Train tokenizer on integer lists, not strings

Question

Train tokenizer on integer lists, not strings

Closed this issue 23 days ago · 4 comments

Hi,

I was hoping to train a BPE tokenizer, but in my case I have lists of integers rather than strings. I'd essentially like to apply the merging rules to adjacent integers in these lists, rather than to subword characters. Is there a straightforward way to do this? The current setup seems to require strings.

Answer 1 · 2024-03-18T10:15:05.000Z

Bumping this, as this would make the usage of the lib more easy and straightforward for modalities other than text, e.g. molecules, DNA, music.

In MidiTok we basically map each integer to a byte to "bypass" this limitation. But this is not straightforward and adds overhead.

Edit: also it can only scale up to the number of unicode characters.
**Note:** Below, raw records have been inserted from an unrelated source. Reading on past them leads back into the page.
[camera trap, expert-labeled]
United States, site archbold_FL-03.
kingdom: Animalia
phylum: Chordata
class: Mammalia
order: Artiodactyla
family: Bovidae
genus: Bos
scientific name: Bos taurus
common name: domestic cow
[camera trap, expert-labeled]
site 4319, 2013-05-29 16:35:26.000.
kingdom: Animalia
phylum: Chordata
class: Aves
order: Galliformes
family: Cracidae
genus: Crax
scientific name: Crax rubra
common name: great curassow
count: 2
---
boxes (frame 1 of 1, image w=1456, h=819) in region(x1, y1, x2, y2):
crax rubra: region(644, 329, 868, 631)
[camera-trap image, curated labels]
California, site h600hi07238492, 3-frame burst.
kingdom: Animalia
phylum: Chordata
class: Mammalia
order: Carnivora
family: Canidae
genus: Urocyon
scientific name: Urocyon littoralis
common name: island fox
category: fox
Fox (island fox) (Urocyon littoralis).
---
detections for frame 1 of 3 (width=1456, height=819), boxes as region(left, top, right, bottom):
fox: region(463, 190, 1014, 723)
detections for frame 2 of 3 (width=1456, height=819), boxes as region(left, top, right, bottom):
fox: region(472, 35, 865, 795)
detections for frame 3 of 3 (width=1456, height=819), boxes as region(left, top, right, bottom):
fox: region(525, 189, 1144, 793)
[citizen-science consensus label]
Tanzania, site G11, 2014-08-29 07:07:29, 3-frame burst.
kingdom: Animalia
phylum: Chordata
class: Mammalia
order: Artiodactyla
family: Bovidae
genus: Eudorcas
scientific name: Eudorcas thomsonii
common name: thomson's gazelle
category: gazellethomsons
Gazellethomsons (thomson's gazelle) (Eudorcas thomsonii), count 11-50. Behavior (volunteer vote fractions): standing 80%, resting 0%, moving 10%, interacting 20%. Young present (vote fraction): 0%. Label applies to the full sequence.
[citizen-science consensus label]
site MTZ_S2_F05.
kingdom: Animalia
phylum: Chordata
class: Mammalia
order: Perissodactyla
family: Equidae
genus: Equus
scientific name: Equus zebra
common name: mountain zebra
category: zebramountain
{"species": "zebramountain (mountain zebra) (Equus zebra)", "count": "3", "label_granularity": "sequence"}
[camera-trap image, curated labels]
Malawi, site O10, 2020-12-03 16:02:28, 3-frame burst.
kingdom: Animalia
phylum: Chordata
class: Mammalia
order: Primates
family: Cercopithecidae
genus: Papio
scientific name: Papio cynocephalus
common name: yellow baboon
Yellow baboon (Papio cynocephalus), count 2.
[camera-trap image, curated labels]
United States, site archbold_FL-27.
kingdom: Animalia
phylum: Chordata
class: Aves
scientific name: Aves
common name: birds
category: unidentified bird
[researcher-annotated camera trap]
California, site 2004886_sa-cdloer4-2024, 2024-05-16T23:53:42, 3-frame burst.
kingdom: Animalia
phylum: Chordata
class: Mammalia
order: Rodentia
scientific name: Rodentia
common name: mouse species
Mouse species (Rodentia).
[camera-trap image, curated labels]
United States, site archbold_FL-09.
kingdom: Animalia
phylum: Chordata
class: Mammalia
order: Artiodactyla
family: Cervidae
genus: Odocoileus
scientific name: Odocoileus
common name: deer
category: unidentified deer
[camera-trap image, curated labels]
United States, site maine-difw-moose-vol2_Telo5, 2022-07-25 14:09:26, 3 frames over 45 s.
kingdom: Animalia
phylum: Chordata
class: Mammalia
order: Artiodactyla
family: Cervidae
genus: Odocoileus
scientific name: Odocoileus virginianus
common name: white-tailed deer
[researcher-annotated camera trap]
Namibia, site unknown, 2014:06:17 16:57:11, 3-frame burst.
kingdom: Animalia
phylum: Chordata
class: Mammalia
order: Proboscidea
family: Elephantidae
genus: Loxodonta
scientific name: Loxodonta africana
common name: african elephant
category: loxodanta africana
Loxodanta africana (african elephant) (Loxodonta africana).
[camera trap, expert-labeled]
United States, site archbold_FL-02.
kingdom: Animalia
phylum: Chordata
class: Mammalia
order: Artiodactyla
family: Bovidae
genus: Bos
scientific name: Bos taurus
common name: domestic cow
Answer 2 · 2024-03-27T19:24:45.000Z

Second this. I'm training tokenizers on malware bytes. At the moment, I have to map bytes to utf8 characters before sending through the tokenizers library. The tokenizers should work on any sequence, not just strings.

Answer 3 · 2024-04-12T09:50:58.000Z

@Narsil @ArthurZucker how difficult do you estimate this?

Answer 4 · 2024-05-13T01:50:33.000Z

This issue is stale because it has been open 30 days with no activity. Remove stale label or comment or this will be closed in 5 days.